In what was generally a well-played series, two areas of pitching gave cause for concern. Though Cruz struck out six in his four innings of work, he has not been the same player since coming back off the DL. He has lasted a total of only seventeen innings, in four start. It may be time to look at returning him to the bullpen, whence he came - but if so, who do we use as his replacement? EdGon? Nippert? Hell, maybe Micah Owings? Given that we are still very much in the NL West hunt, these are not meaningless starts, so it would bear some careful consideration.
And then there's Julio. He was, to some extent, a victim of misfortune and defensive indifference, with the first two hits being infield ones. But this was not exactly the commanding performance that inspires confidence for the upcoming road-trip. At least he will get a day off tomorrow, though I imagine Melvin will be disappointed that he can't run him out there again immediately - gotta put him back on the horse right away, y'know...

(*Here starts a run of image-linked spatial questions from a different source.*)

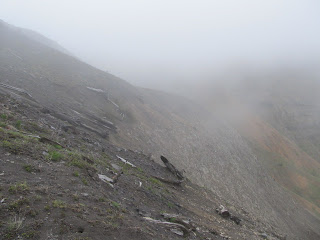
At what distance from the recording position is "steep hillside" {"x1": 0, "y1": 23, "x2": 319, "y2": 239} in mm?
22188

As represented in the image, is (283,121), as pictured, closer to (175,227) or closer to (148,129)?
(148,129)

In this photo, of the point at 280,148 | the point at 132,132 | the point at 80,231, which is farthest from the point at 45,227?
the point at 280,148

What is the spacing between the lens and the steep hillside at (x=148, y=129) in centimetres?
2219

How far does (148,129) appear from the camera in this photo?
2920cm

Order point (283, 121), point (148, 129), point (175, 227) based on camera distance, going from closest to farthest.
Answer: point (175, 227), point (148, 129), point (283, 121)

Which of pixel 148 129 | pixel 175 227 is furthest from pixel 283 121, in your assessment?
pixel 175 227

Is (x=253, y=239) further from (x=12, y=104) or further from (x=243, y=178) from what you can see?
(x=243, y=178)

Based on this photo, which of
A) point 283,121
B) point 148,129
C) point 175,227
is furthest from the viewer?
point 283,121

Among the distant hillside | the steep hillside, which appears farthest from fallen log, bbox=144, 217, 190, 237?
the distant hillside

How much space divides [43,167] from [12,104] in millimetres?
7526

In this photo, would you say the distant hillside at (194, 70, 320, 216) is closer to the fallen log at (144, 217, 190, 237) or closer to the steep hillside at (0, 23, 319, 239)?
the steep hillside at (0, 23, 319, 239)

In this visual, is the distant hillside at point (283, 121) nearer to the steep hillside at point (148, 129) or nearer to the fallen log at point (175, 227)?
the steep hillside at point (148, 129)

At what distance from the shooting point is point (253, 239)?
45.3 feet

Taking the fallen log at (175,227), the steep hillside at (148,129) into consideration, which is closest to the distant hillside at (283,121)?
the steep hillside at (148,129)
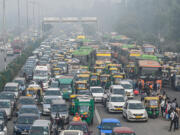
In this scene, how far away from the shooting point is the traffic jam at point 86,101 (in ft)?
84.9

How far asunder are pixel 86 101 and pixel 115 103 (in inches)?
188

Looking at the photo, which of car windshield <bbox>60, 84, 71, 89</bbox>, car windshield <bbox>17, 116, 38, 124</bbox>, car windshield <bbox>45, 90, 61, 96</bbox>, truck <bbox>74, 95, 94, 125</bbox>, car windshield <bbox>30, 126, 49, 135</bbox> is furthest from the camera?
car windshield <bbox>60, 84, 71, 89</bbox>

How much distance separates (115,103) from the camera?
35.1 meters

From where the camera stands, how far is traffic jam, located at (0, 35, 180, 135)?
2589cm

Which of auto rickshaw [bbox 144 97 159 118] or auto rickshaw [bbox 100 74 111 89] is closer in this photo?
auto rickshaw [bbox 144 97 159 118]

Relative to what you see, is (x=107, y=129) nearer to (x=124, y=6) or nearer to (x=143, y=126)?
(x=143, y=126)

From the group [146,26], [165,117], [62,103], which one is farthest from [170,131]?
[146,26]

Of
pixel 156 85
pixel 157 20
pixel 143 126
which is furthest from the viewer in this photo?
pixel 157 20

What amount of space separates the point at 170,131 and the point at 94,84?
20.5 m

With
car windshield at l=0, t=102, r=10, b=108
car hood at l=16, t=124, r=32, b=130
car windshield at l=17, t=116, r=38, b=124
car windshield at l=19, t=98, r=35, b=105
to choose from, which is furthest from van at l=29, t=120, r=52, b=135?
car windshield at l=19, t=98, r=35, b=105

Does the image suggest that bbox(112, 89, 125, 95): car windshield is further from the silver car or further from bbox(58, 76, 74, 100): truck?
the silver car

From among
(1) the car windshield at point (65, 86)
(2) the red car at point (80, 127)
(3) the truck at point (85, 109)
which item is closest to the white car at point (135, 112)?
(3) the truck at point (85, 109)

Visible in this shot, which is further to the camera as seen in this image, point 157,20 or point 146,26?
point 146,26

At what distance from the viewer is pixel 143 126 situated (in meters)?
30.4
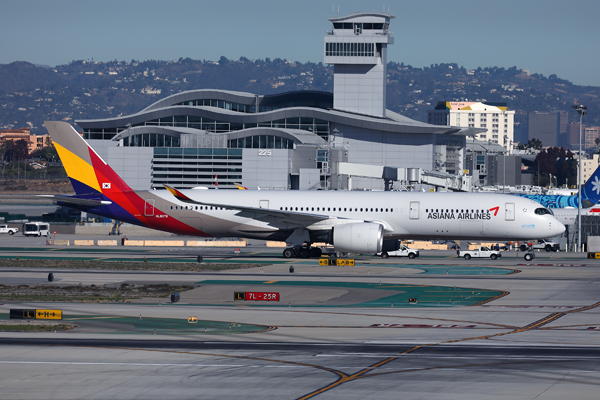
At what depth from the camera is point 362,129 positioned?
132250 millimetres

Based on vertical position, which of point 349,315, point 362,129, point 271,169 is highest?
point 362,129

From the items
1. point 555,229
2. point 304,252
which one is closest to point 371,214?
point 304,252

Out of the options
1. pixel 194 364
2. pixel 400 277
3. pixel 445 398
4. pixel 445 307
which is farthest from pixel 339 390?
pixel 400 277

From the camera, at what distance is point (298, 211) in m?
52.0

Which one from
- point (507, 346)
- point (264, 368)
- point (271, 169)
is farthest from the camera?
point (271, 169)

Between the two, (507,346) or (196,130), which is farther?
(196,130)

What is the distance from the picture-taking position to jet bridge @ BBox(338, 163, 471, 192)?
95.2 meters

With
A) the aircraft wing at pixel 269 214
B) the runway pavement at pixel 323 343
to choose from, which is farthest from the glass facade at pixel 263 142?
the runway pavement at pixel 323 343

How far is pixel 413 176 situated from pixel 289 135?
3151 cm

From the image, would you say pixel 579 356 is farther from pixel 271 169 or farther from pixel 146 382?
pixel 271 169

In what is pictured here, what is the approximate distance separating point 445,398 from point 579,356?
6.57 m

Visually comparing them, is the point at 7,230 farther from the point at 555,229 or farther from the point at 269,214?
the point at 555,229

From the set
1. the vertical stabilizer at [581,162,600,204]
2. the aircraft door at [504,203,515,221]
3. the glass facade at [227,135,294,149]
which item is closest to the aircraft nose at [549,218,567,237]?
the aircraft door at [504,203,515,221]

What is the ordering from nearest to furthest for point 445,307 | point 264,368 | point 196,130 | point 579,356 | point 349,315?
point 264,368 < point 579,356 < point 349,315 < point 445,307 < point 196,130
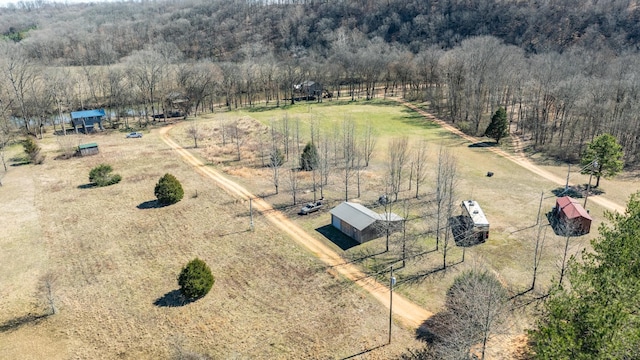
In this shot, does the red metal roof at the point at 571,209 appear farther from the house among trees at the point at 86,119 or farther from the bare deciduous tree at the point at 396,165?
the house among trees at the point at 86,119

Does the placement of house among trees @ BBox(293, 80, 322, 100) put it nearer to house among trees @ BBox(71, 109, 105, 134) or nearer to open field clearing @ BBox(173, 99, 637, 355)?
open field clearing @ BBox(173, 99, 637, 355)

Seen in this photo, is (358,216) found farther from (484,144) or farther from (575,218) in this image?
(484,144)

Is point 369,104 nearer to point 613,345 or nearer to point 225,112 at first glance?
point 225,112

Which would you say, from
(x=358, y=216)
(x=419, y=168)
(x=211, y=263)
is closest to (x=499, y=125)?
(x=419, y=168)

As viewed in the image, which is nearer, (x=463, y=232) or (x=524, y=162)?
(x=463, y=232)

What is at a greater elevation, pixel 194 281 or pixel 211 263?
pixel 194 281

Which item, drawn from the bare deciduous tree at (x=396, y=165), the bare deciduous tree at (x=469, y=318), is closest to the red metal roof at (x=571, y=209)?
the bare deciduous tree at (x=469, y=318)

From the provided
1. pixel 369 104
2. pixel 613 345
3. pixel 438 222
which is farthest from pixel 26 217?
pixel 369 104
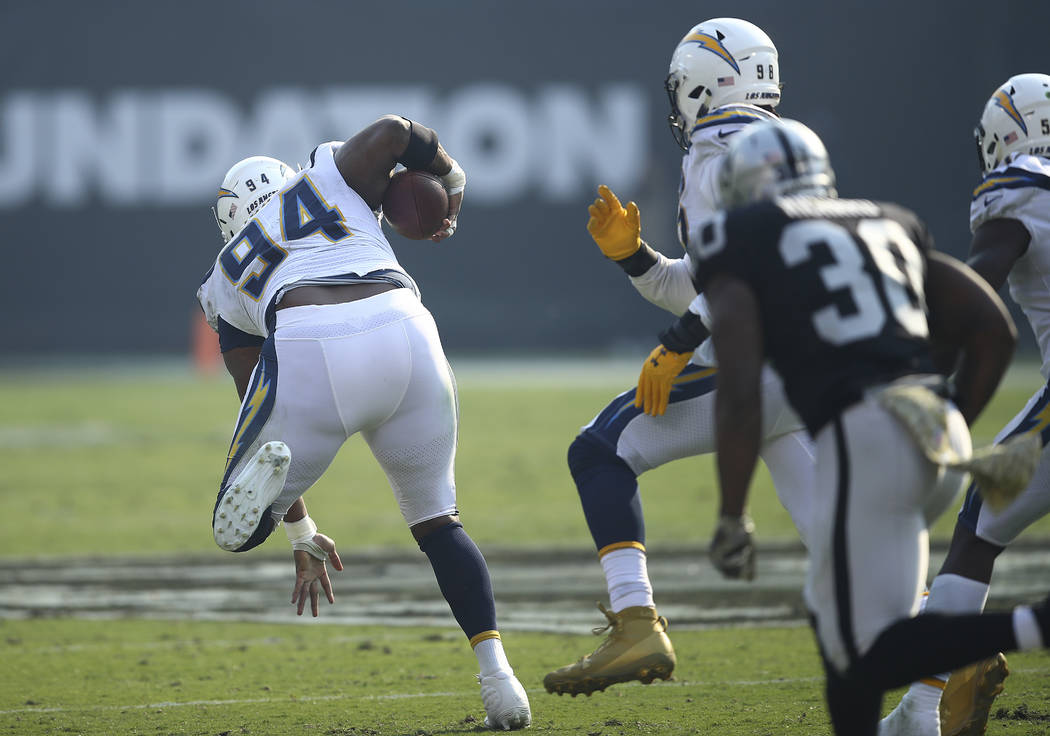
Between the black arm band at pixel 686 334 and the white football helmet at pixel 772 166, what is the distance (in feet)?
2.45

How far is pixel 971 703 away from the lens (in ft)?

Finally, if you missed it in the GameDay Thread, a round of applause for the Tucson Sidewinders, who demolished - and there is absolutely no other word for it - the Salt Lake Bees, by a score of 28-5. Yes, you read that correctly: twenty-eight. Here's the boxscore. Chris Young and Brian Barden each had grand slams, Robbie Hammock went 5-for-6 with 5 RBIs, while Callaspo and Weber also had five hit nights. Micah Owings (unsurprisingly, given he got twenty runs of support!) got the victory, to run his record for the Sidewinders to 7-0. And don't forget, that's with two of their stars, Drew and Quentin, no longer with the club.